A genetic algorithm for optimal assembly of pairwise forced-choice questionnaires.

The use of multidimensional forced-choice questionnaires has been proposed as a means of improving validity in the assessment of non-cognitive attributes in high-stakes scenarios. However, the reduced precision of trait estimates in this questionnaire format is an important drawback. Accordingly, this article presents an optimization procedure for assembling pairwise forced-choice questionnaires while maximizing posterior marginal reliabilities. This procedure is performed through the adaptation of a known genetic algorithm (GA) for combinatorial problems. In a simulation study, the efficiency of the proposed procedure was compared with a quasi-brute-force (BF) search.

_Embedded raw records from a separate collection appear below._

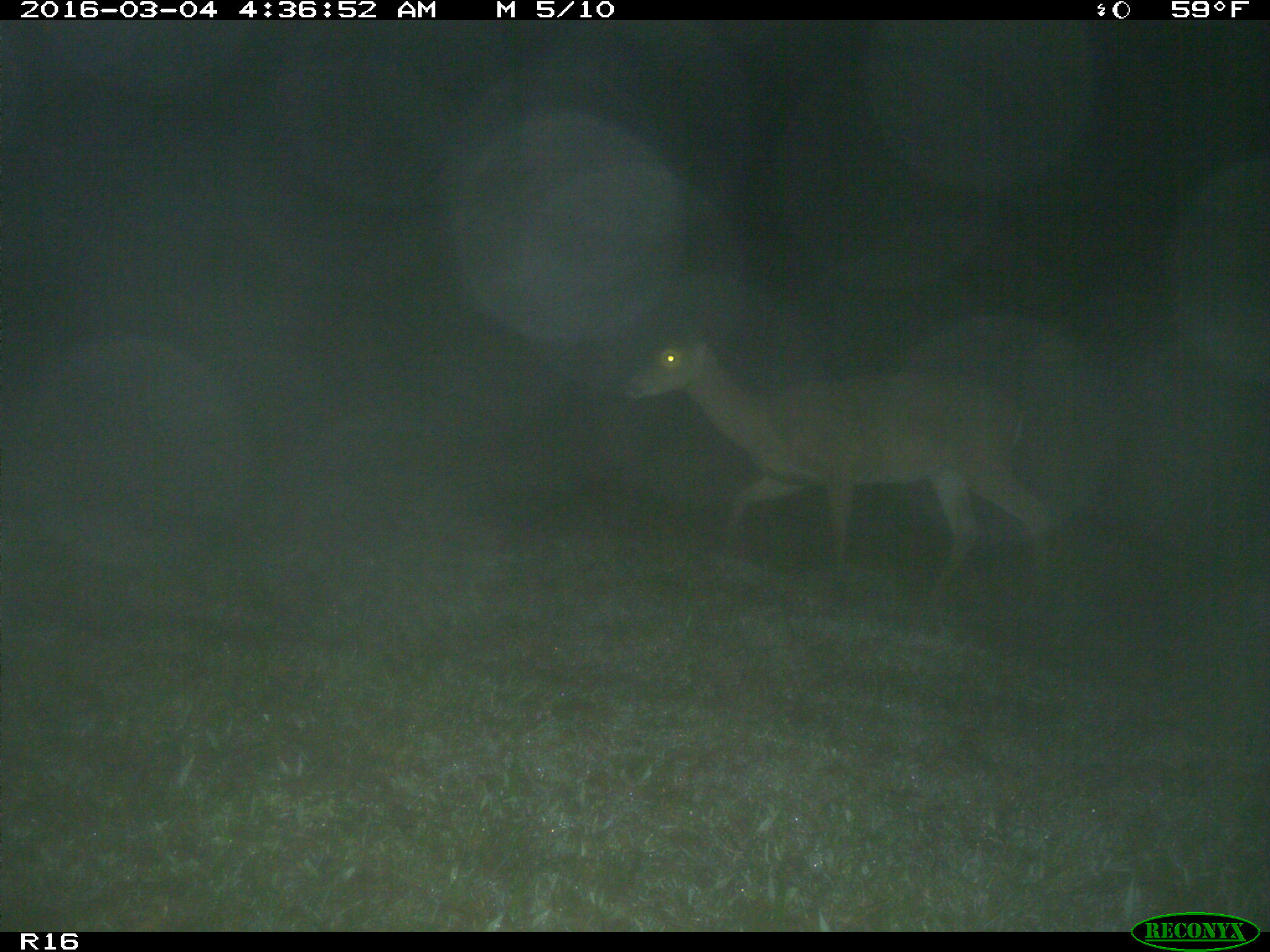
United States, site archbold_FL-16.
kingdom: Animalia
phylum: Chordata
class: Mammalia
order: Artiodactyla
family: Cervidae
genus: Odocoileus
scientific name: Odocoileus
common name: deer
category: unidentified deer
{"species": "unidentified deer (deer) (Odocoileus)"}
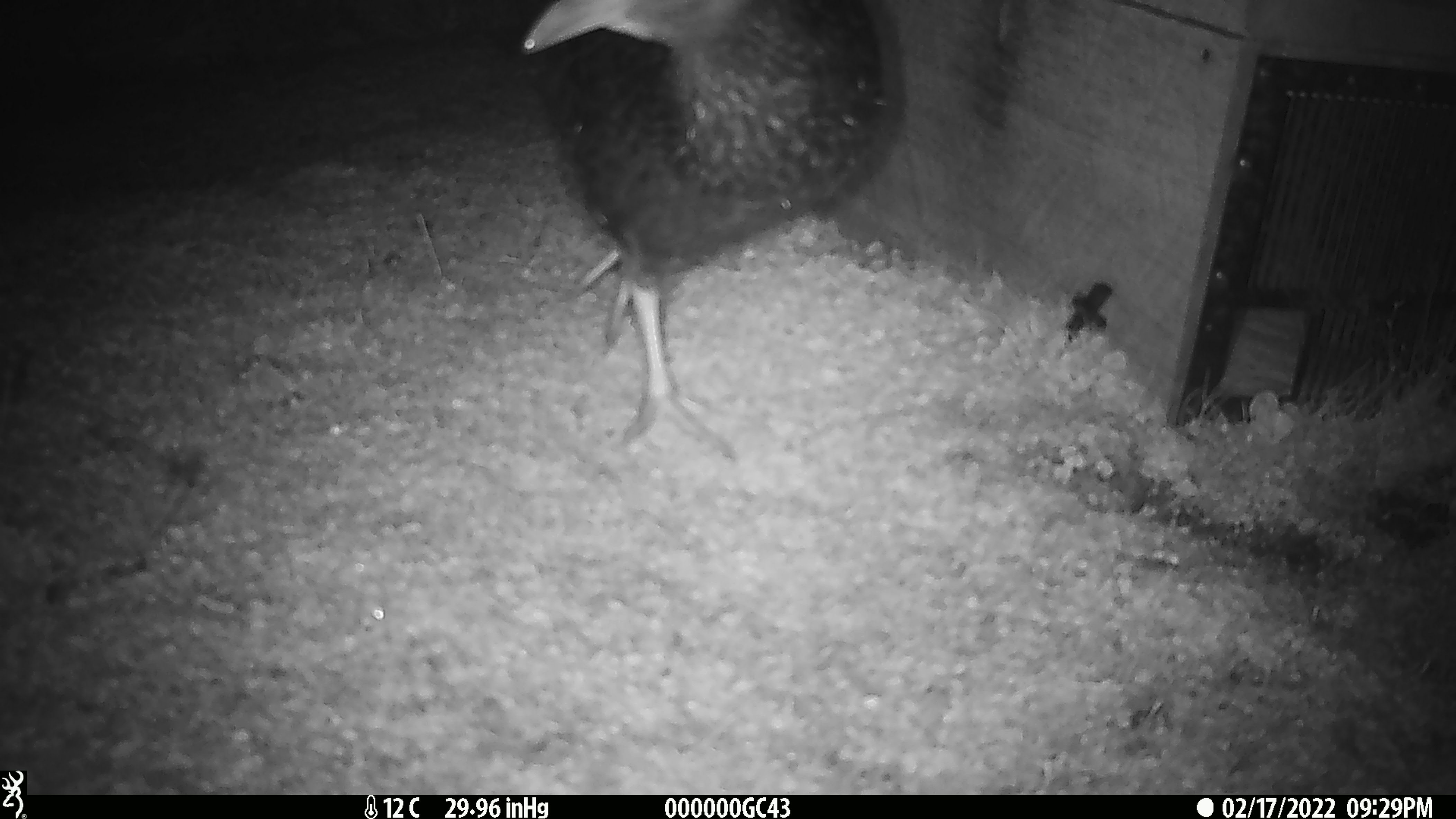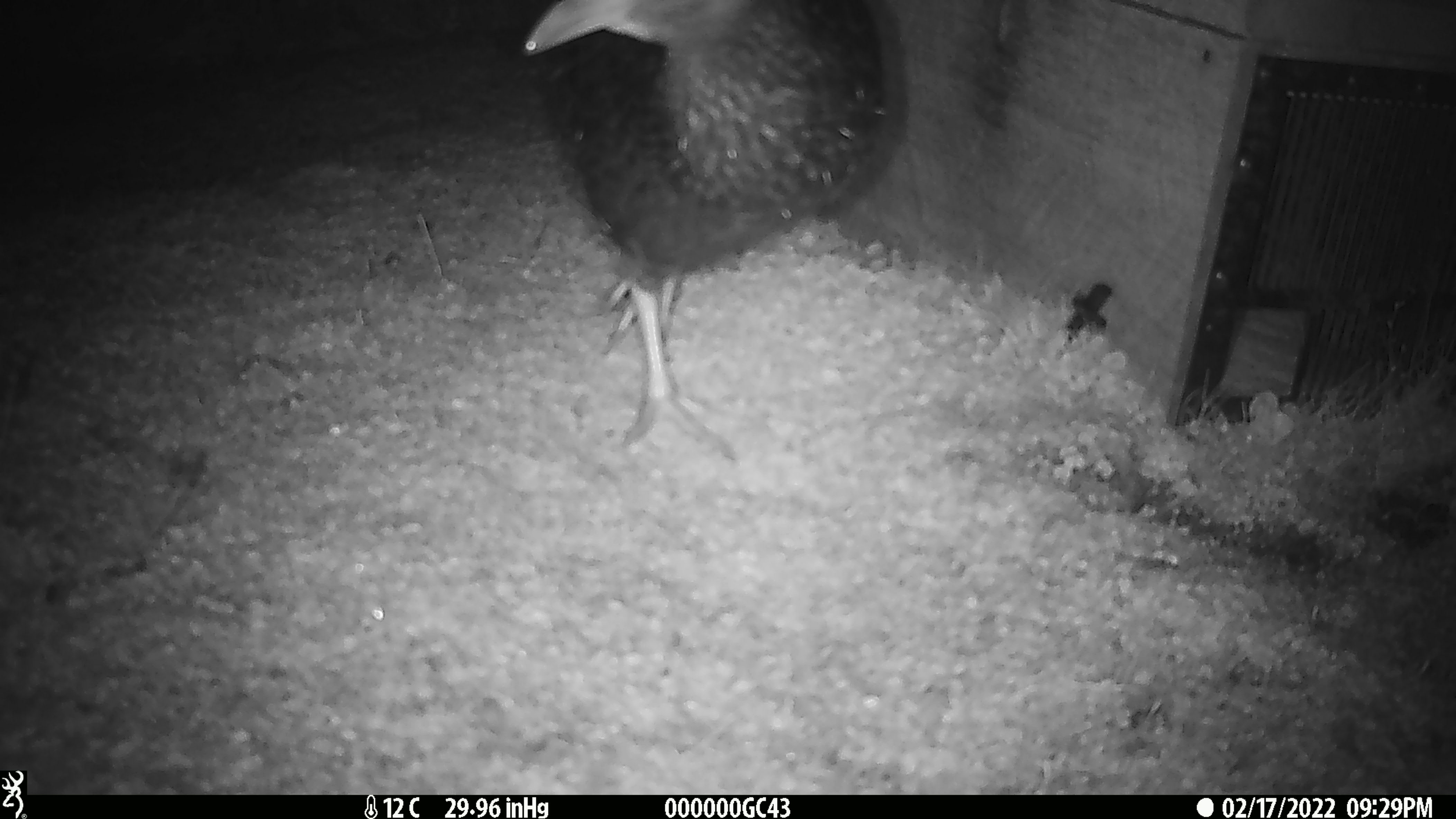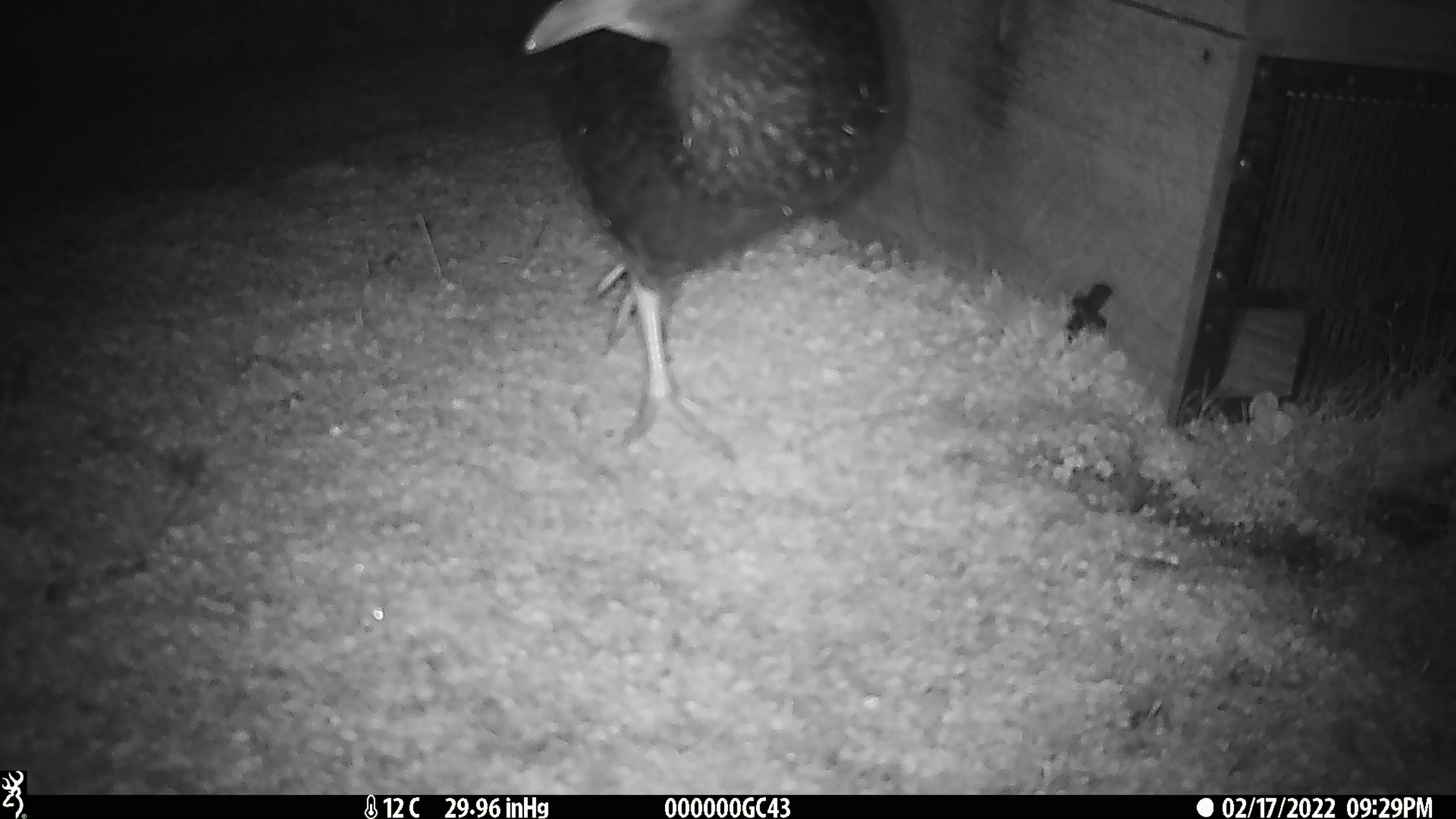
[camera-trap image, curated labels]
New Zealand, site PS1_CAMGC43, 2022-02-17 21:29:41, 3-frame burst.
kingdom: Animalia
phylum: Chordata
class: Aves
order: Gruiformes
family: Rallidae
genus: Gallirallus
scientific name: Gallirallus australis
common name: weka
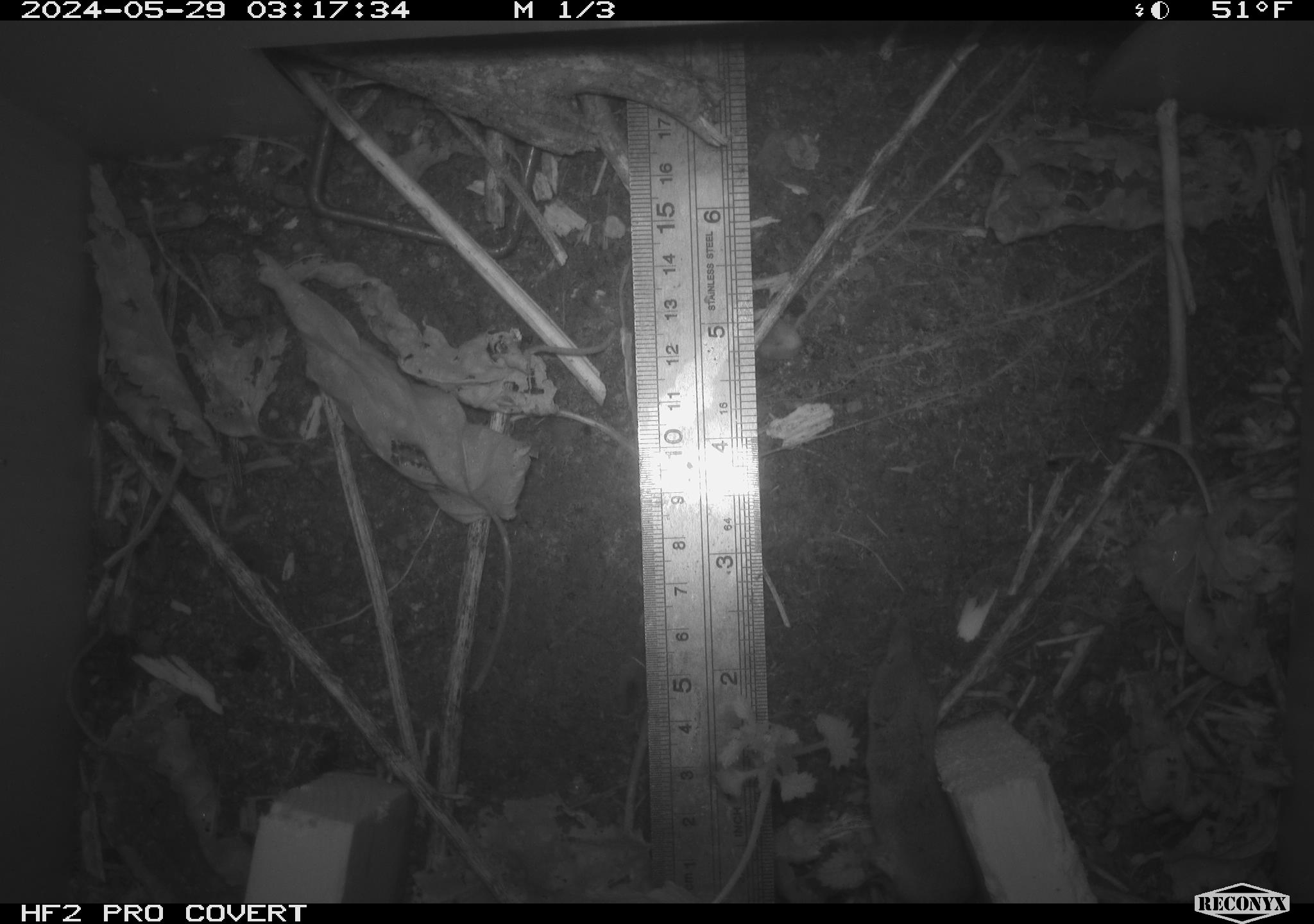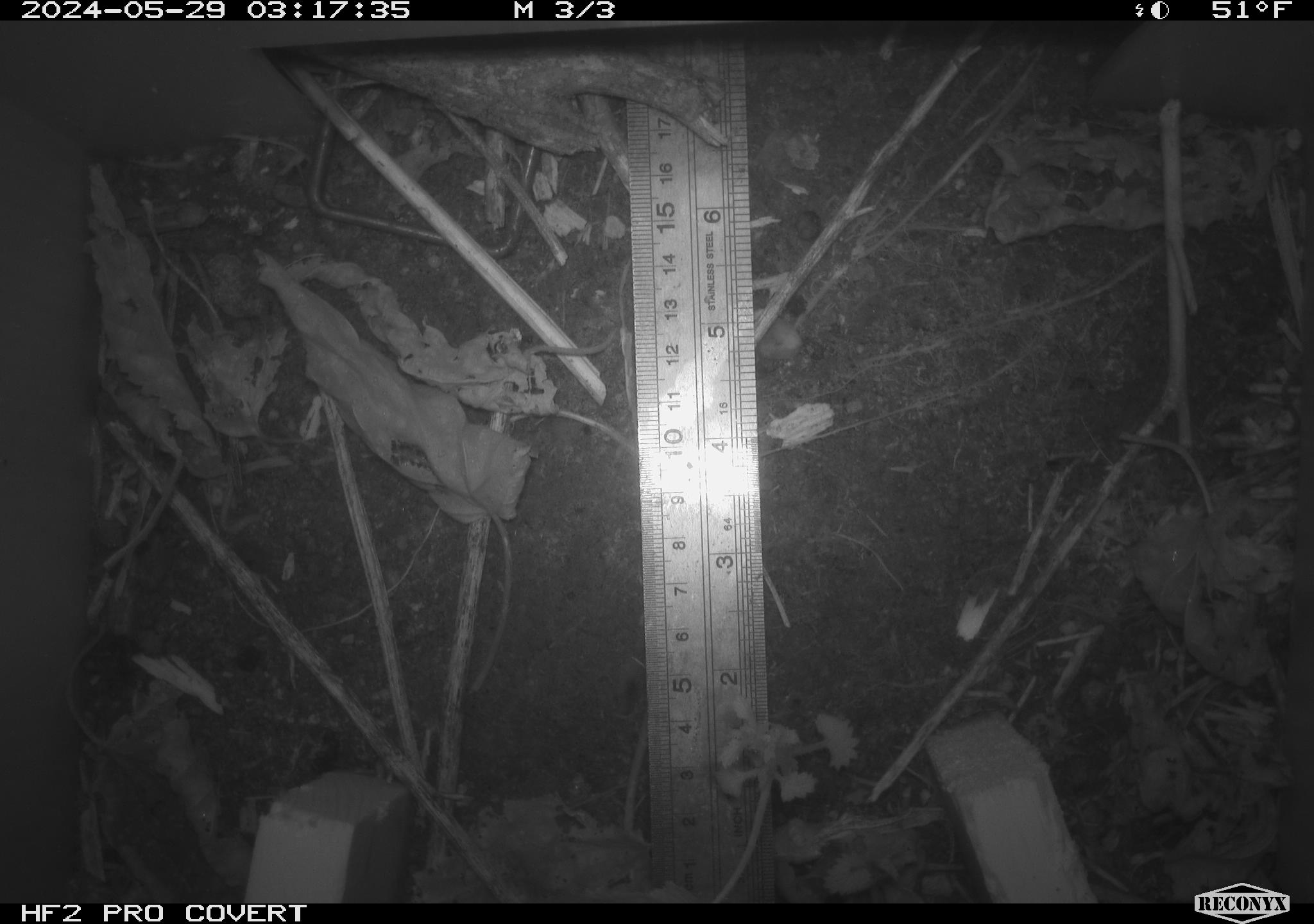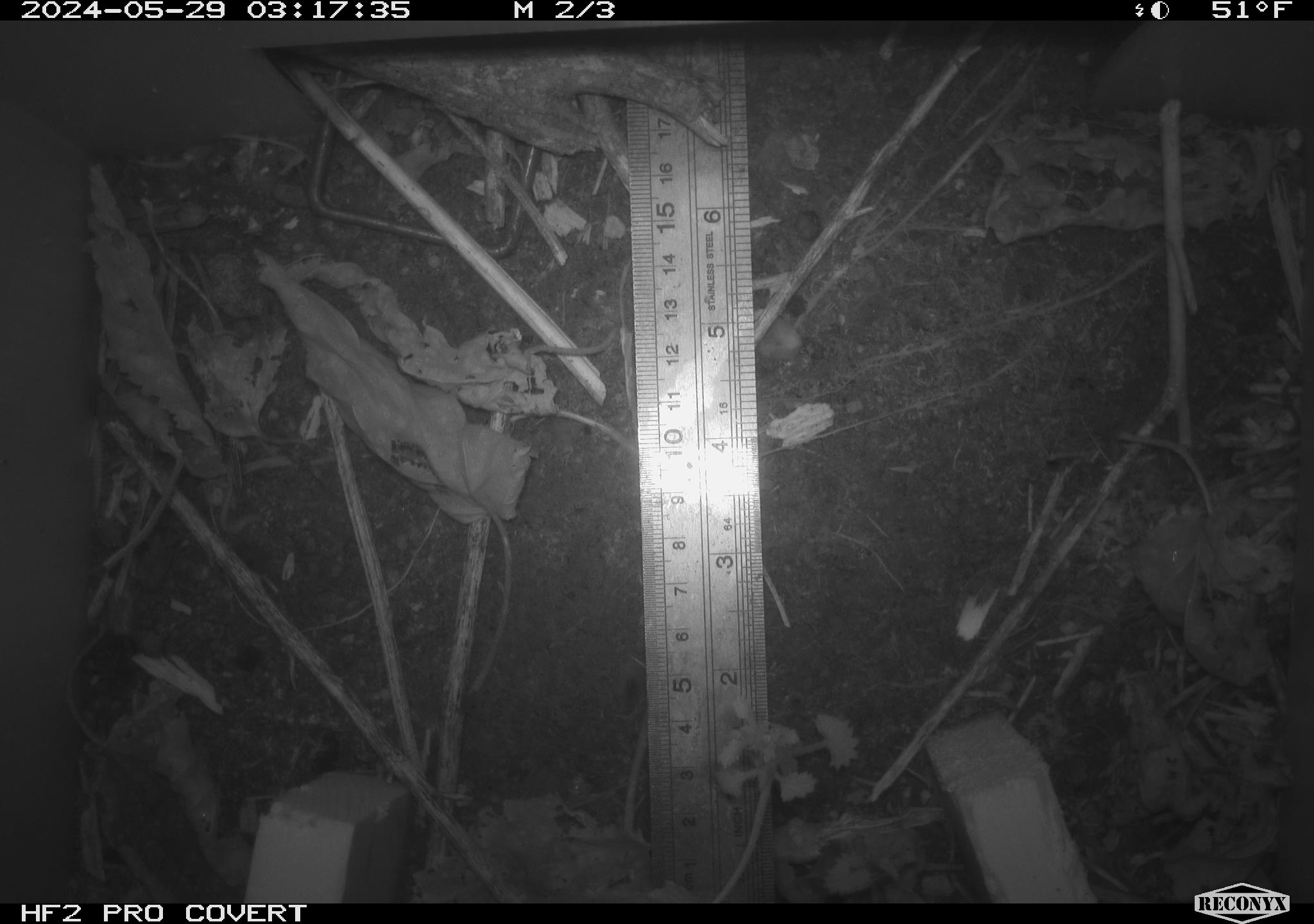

For this purpose, five-dimensional item pools were simulated to emulate the real problem of generating a forced-choice personality questionnaire under the five-factor model. Three factors were manipulated: (1) the length of the questionnaire, (2) the relative item pool size with respect to the questionnaire’s length, and (3) the true correlations between traits. The recovery of the person parameters for each assembled questionnaire was evaluated through the squared correlation between estimated and true parameters, the root mean square error between the estimated and true parameters, the average difference between the estimated and true inter-trait correlations, and the average standard error for each trait level. The proposed GA offered more accurate trait estimates than the BF search within a reasonable computation time in every simulation condition. Such improvements were especially important when measuring correlated traits and when the relative item pool sizes were higher. A user-friendly online implementation of the algorithm was made available to the users.